Syllabus / Professionals 101
What a General Contractors do (and do not)
What do general contractors, user interface designers, actuaries and data scientists all have in common? They all top the list of misunderstood professions.
What a General Contractor does
When you hire a general contractor, their principle role is to marshal and manage the necessary human and material resources to achieve the agreed-upon design and scope of work for your project.
Their years of experience in the field, management ability, business acumen, familiarity with current construction methods and access to skilled tradespeople is the cornerstone of your project’s success.
Your general contractor will be expected to take full responsibility for estimating your project’s material and human-resource cost and is highly motivated to find the best possible price among their subcontractors and suppliers without compromising on quality. Then once you have accepted their bid, they are responsible for sequencing, managing and integrating all suppliers and subcontractors into a seamless workflow to successfully deliver your project to quality, on schedule and on budget.
They are required to do all of this while fielding the unexpected– from unexpected issues in construction, managing the expectations of understandably emotional owners to material delays, inclement weather and traffic. It is no easy task.
What a General Contractor does not do
There are several myths about general contracting. Here are a few of the things that experienced, successful general contractors do not typically do:
Work on site: although most general contractors have “come up through a trade” (mostly via carpentry as its the profession that interacts most with all others), a general contractor is too busy managing a project, or several*, to be available to carry out construction work on site– this is best left to the dedicated and specialized skilled labor the general contractor has hired.
Specialize in a certain style: Owners often worry about the general contractor’s ability to meet the demanding or aesthetic style of their design vision. “Has the contractor done a modernist home before?”
This actually speaks to the experience level of the architect more than the general contractor. When architect’s interview general contractors, they typically ask them about their company’s history, management structure and experience level of various employees and sub-contractors. These are considered the fundamental metrics of a general contractor.
That said, a general contractor with only traditional work in their portfolio may be rusty in the nuances, traps and tricks of a modernist vocabulary. For example, the preparation work involved after rough framing for reveal bases, frameless grilles and jambs is very different on a modernist home than on a traditional one.
All that said, a good general contractor with good repeat business* rarely finds it difficult to hire away the best skilled labor to suit a projects design style.
Offer design input: Experienced general contractors understand the tremendous value they add as builders and leave design and style to the architects and interior designers.

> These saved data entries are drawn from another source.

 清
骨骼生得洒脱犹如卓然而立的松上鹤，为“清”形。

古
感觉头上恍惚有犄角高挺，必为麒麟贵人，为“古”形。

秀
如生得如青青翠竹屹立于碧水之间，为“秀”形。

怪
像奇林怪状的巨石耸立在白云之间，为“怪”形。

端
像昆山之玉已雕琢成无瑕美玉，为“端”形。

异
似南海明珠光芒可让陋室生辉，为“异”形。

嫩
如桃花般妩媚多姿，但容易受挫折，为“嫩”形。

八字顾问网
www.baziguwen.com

They know their core competencies lay in being able to offer superior construction methods and coordinate and manage the skilled labor needed to achieve the design.
Having a contractor that interjects aesthetic and design opinions can only dilute a design scheme, create confusion and potentially add cost and delays to a project.
* If a general contractor only does one project at a time, they're unlikely to have access to diverse trades of various skills or the volume of work to attract the best talent.